Minimizing this function with respect to b0b0 and b1b1 is the same as taking the partial derivatives with respect to each and setting them each to zero. This results in two equations with two unkowns (once you sum over all the x and y values).

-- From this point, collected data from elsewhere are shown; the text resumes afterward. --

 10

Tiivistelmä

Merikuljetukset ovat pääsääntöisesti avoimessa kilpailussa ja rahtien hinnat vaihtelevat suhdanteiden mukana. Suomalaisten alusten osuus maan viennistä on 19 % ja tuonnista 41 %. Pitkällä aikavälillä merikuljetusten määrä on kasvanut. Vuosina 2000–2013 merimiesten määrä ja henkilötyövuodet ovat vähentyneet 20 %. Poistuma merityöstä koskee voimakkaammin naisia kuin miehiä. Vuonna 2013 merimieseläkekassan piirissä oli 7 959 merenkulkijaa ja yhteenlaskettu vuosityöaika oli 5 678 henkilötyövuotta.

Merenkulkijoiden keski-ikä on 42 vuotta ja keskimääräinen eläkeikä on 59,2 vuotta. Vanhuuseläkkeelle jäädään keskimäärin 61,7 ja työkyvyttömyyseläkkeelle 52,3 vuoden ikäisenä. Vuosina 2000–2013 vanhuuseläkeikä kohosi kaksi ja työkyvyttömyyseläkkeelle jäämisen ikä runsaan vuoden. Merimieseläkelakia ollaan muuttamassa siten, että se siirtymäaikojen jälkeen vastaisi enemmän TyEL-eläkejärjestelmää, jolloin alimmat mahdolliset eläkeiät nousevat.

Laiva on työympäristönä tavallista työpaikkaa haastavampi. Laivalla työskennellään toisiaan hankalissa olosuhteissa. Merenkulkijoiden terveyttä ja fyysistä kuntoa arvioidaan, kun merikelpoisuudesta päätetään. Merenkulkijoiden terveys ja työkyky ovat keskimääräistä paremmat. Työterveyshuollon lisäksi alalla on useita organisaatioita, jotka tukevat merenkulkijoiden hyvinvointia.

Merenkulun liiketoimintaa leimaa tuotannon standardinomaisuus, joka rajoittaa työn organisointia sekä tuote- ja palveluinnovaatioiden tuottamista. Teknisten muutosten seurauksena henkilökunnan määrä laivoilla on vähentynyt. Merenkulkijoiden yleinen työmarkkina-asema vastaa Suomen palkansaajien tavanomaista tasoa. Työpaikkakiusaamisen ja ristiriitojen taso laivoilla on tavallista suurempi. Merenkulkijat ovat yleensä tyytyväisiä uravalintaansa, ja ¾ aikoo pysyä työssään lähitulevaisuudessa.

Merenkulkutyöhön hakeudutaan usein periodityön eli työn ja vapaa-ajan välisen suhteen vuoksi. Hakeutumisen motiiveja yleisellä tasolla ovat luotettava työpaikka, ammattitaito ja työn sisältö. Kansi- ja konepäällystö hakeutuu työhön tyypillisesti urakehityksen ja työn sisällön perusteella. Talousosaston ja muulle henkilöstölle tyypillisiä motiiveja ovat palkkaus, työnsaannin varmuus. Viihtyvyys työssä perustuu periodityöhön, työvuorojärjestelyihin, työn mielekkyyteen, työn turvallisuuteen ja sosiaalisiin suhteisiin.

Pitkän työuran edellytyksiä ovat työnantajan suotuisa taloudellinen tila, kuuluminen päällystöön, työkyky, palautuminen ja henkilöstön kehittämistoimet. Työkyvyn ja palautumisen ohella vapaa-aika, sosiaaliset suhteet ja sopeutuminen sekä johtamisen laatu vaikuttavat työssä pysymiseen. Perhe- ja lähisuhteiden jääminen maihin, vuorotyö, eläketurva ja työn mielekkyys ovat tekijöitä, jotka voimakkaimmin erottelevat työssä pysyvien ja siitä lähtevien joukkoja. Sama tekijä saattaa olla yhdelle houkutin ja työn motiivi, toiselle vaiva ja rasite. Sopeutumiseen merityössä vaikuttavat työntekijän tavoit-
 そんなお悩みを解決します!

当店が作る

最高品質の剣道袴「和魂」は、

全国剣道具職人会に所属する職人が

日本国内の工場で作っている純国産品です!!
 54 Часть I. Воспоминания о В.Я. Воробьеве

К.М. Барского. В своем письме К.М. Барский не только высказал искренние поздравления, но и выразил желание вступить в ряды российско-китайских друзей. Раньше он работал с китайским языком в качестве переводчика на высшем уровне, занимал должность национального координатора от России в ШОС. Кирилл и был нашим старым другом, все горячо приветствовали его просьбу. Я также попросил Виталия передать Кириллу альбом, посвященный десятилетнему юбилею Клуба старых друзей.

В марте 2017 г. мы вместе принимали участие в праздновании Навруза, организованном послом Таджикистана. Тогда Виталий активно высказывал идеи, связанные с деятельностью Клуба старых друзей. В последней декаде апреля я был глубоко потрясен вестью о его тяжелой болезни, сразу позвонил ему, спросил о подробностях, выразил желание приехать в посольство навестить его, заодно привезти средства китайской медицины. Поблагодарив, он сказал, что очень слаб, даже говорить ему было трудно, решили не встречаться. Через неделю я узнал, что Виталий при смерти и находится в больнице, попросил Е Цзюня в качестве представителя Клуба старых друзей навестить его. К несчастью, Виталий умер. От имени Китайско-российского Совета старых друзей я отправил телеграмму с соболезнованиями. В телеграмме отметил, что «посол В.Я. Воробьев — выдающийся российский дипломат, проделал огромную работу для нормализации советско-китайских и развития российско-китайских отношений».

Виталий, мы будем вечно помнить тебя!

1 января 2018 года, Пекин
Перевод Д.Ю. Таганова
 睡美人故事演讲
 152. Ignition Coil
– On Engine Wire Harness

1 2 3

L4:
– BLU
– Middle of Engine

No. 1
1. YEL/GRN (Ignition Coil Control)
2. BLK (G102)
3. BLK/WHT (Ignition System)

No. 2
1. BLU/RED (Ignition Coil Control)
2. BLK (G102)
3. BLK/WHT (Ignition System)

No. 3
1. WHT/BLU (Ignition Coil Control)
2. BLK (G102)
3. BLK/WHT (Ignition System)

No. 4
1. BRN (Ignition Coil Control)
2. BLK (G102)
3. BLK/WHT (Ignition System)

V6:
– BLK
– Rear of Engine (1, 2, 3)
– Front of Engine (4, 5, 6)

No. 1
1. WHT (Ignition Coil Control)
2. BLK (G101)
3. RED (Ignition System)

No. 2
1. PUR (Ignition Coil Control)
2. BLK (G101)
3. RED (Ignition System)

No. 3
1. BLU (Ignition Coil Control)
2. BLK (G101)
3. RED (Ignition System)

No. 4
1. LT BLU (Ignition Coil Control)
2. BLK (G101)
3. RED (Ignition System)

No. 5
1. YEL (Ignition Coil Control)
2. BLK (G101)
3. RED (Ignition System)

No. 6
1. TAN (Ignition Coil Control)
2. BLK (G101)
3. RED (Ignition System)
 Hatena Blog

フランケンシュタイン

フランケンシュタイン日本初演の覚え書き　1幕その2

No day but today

The two equations is referred to as the Normal Equations.

$\frac{\partial{SSE}}{\partial{b_0}} = 2\sum\limits_{i}^{n}\left(b_0 + b_1x - y_i\right) = 0$

$\frac{\partial{SSE}}{\partial{b_1}} = 2\sum\limits_{i}^{n}\left(b_0 + b_1x - y_i\right)x = 0$

These equations can be expressed as:

$nb_0 + b_1 \sum\limits_{i}^{n} x_i = \sum\limits_{i}^{n} y_i$

$b_0 \sum\limits_{i}^{n} x_i + b_1 \sum\limits_{i}^{n} x_i^2 = \sum\limits_{i}^{n} x_iy_i$

\begin{bmatrix} n & s_x \\ s_x & s_{xx} \end{bmatrix} \begin{bmatrix} b_0 \\ b_1 \end{bmatrix} = \begin{bmatrix} s_y \\ s_{xy} \end{bmatrix}

A b = v

Example:

import numpy as np

# Generate regression dataset
x, y = make_regression(n_samples=1000, n_features=1, noise=35, random_state=1)
# Create linear regression object
regr = linear_model.LinearRegression()
# Train the model using the training sets
regr.fit(x,y)

x = x.reshape((1000,))

n = len(x)
s_x = sum(x)
s_xx = sum(x*x)
s_y = sum(y)
s_xy = sum(x*y)

print('n = {}'.format(n))
print('s_x = {0:.{1}f}'.format(s_x, 4))
print('s_y = {0:.{1}f}'.format(s_y, 4))
print('s_xx = {0:.{1}f}'.format(s_xx, 4))
print('s_xy = {0:.{1}f}'.format(s_xy, 4))

n = 1000
s_x = 38.8125
s_y = 2488.7840
s_xx = 963.8755
s_xy = 36596.1745

The equations reduce down to:

$1000b_0 + 38.8125 b_1 = 2488.7840$

$38.8125 b_0 + 963.8755 b_1=36596.1745$

Even though it is a linear system with only two equations. Numpy can solve it for us.

A = np.array([[n, s_x],[-s_x, s_xx]])
b = np.array([s_y, s_xy])

v = np.linalg.solve(A,b)

# We get approximately the same results
print("solution by solving linear system")
print("b_0 = {}".format(v[0]))
print("b_1 = {}".format(v[1]))

print()
print("solution using scikit-learn")
print("b_0 = {}".format(regr.intercept_))
print("b_1= {}".format(regr.coef_))

solution by solving linear system

b_0 = 1.0135779148091075
b_1 = 38.00855317991723

solution using scikit-learn

b_0 = 1.0167510469725556
b_1 = 37.92679771

We get aproximately the same solutions.

Conclusion

We are not quite done yet. Because $\epsilon_i$ is a random stochastic term meant to represent error in our measurements, it will not be the same each time we collect our data. This means the $\hat{y}_i$ , our predicted value, will change each time as well. This in turn means our $b_0$ , $b_1$ values will be different each time as well.

In other words, each time we collect our data, due to random errors in the measurements, we would need a completely different regression line to represent the new values.

How to get around this? Well what we can do is essentially find the average values of $b_0$ and $b_1$ as we take more and more measurements. This will give us a more accurate fit.